Viscometers differ in size due to the extensive diversity of viscosities that may be assessed. It is suggested that a viscometer takes a minimum of 200 seconds for the test liquid to pass from one distinct point to the other in order to prevent human error.

Rinsing Between Measurements

One more vital viscometer test factor is the quality of the rinse inside the tube amongst measurements. Usually, rinsing, cleaning, and drying stages are accomplished with the help of a wide range of residue-free solvents. In labs, where samples are run uninterruptedly on high-volume viscometers, incorporated cleaning systems make sure cleanliness efficacy.
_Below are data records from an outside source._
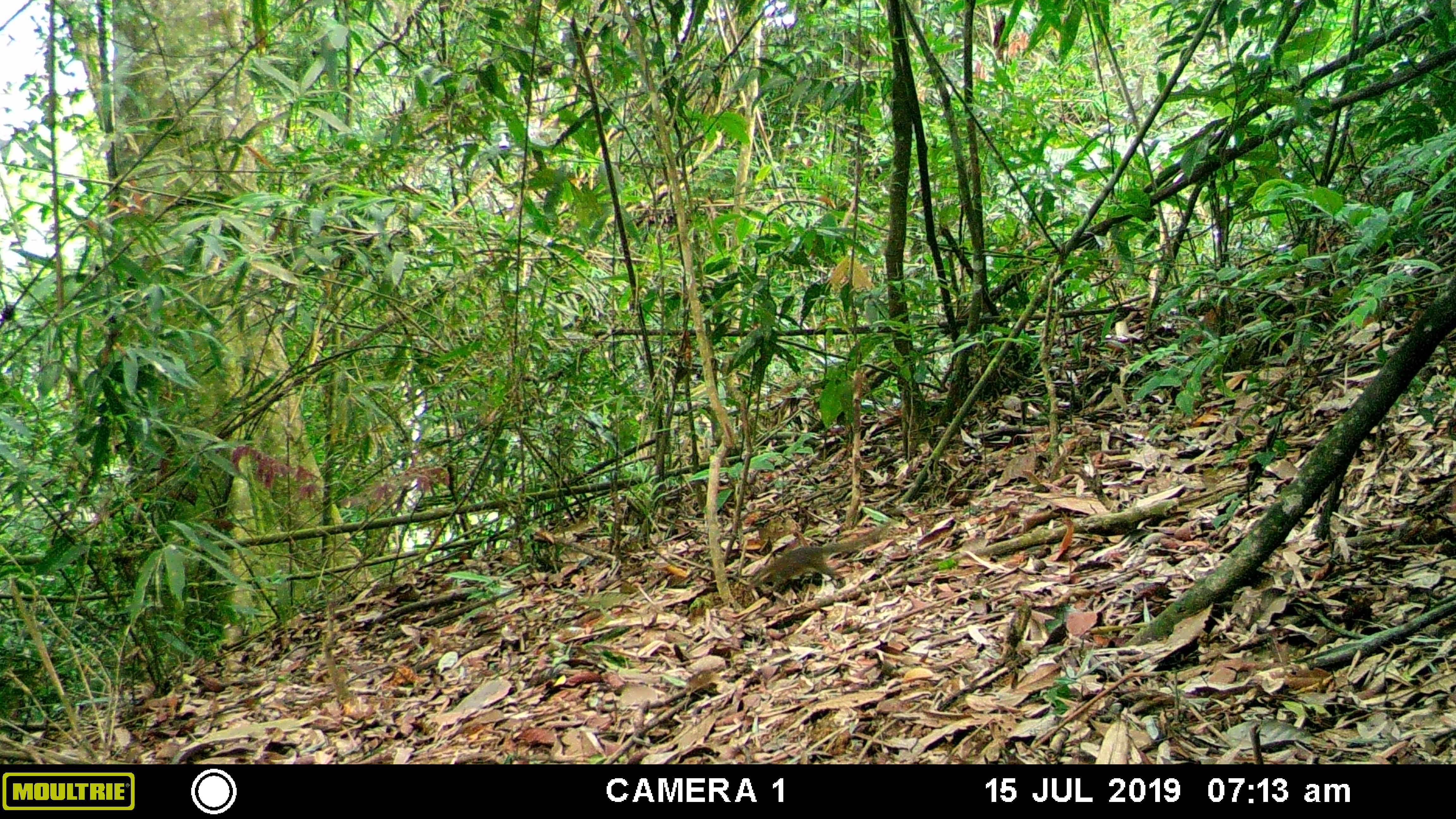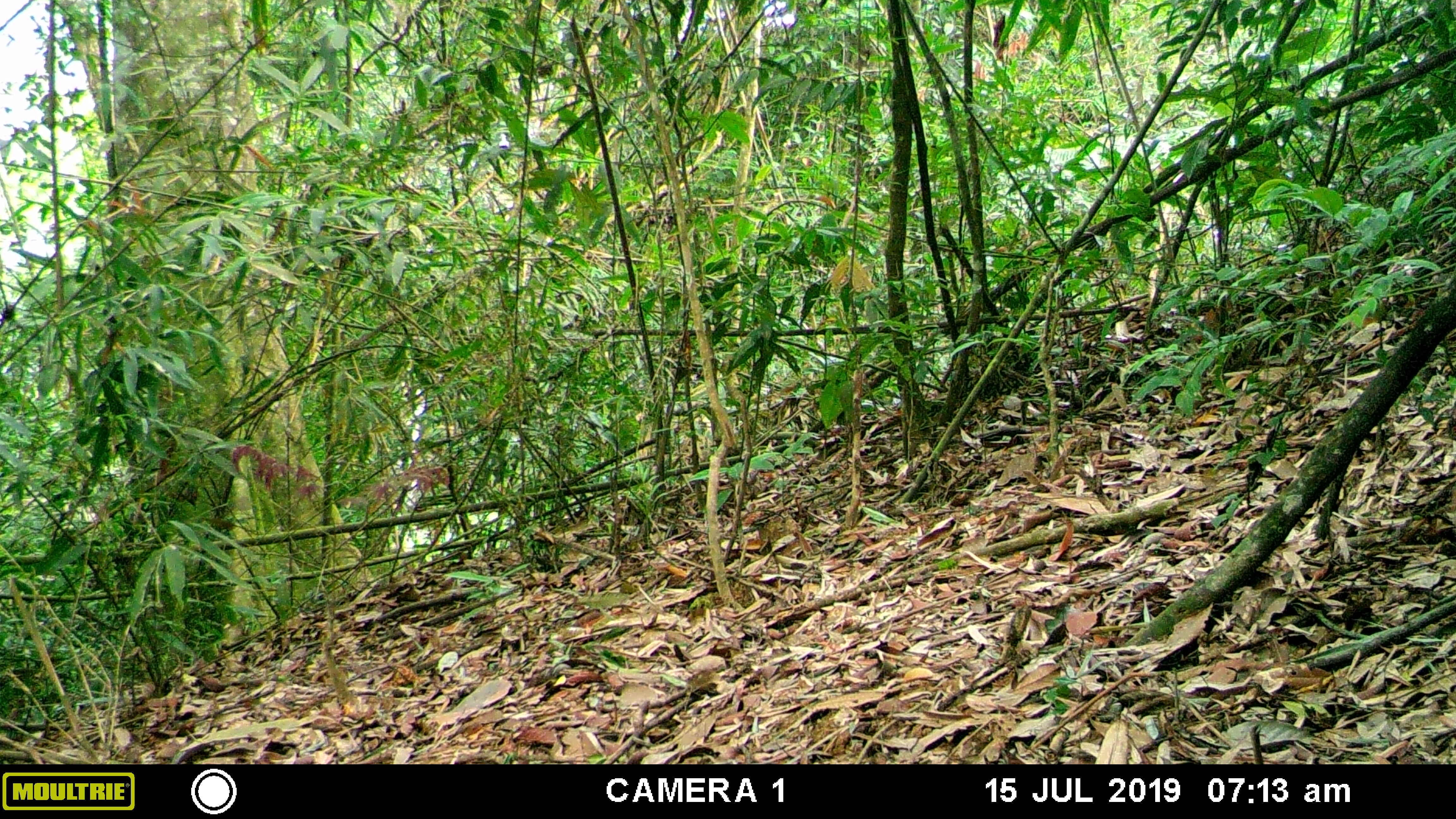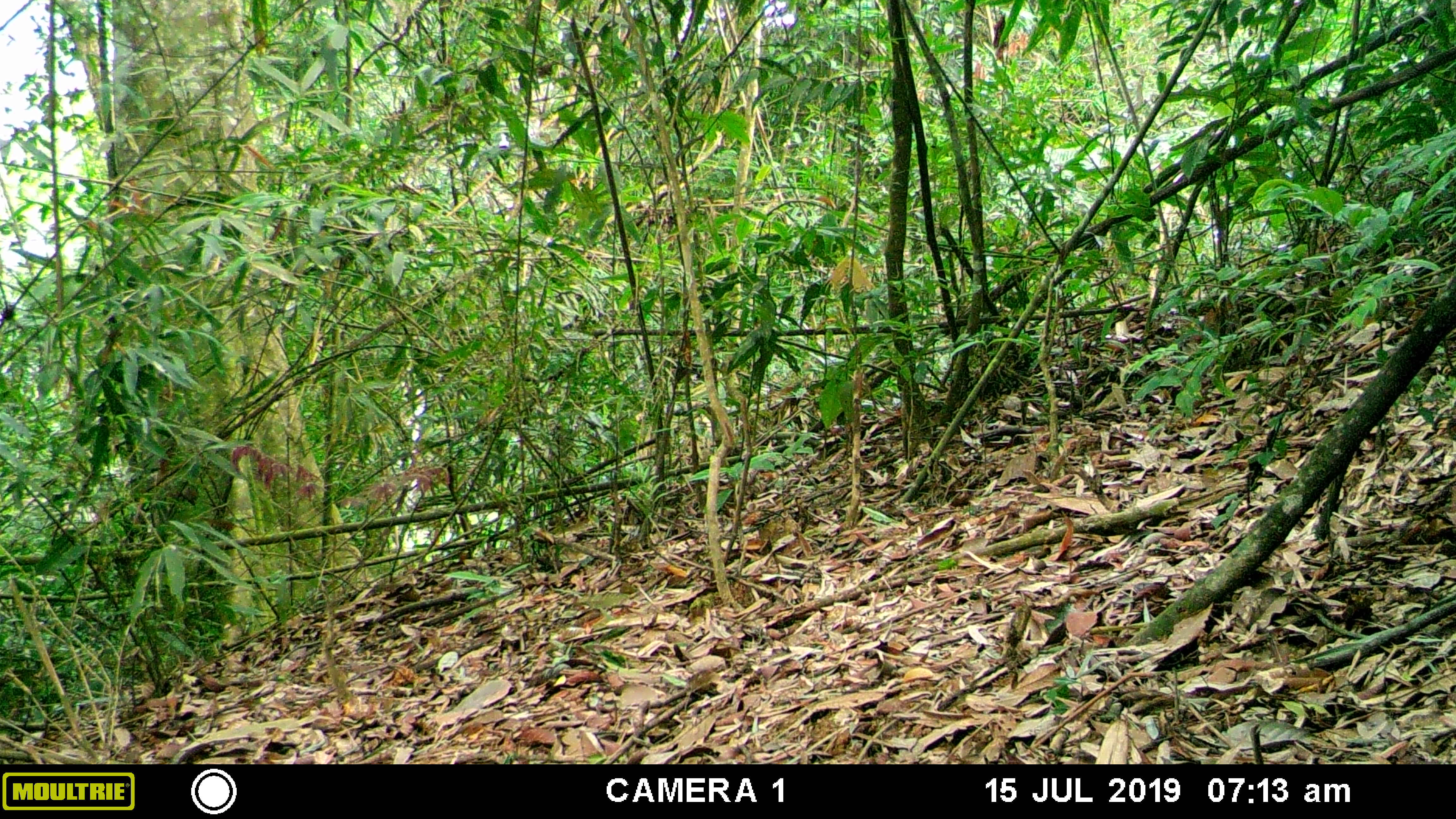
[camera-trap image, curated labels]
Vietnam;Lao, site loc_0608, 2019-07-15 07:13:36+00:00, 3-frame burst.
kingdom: Animalia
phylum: Chordata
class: Mammalia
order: Scandentia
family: Tupaiidae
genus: Tupaia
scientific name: Tupaia belangeri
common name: northern treeshrew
Northern treeshrew (Tupaia belangeri). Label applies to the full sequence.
However, a visual check is yet essential to ascertain if a second rinse cycle is required, particularly for used oils.

Other significant factors that can impact viscosity measurements include the appropriate sample handling, timing device’s technique, precision, and in-depth and constant quality regulator.

After all, with viscosity being the most significant physical property of base oil, the attempts to achieve viscosity measurements through cautious approaches and rigorous standards can compare to more consistent machinery lubrication and ultimately to longer-lasting machinery.

Conclusion

This guide helps you to understand what is viscosity, units of viscosity, and in detail about viscometer, its types, and factors that can affect viscosity measurement.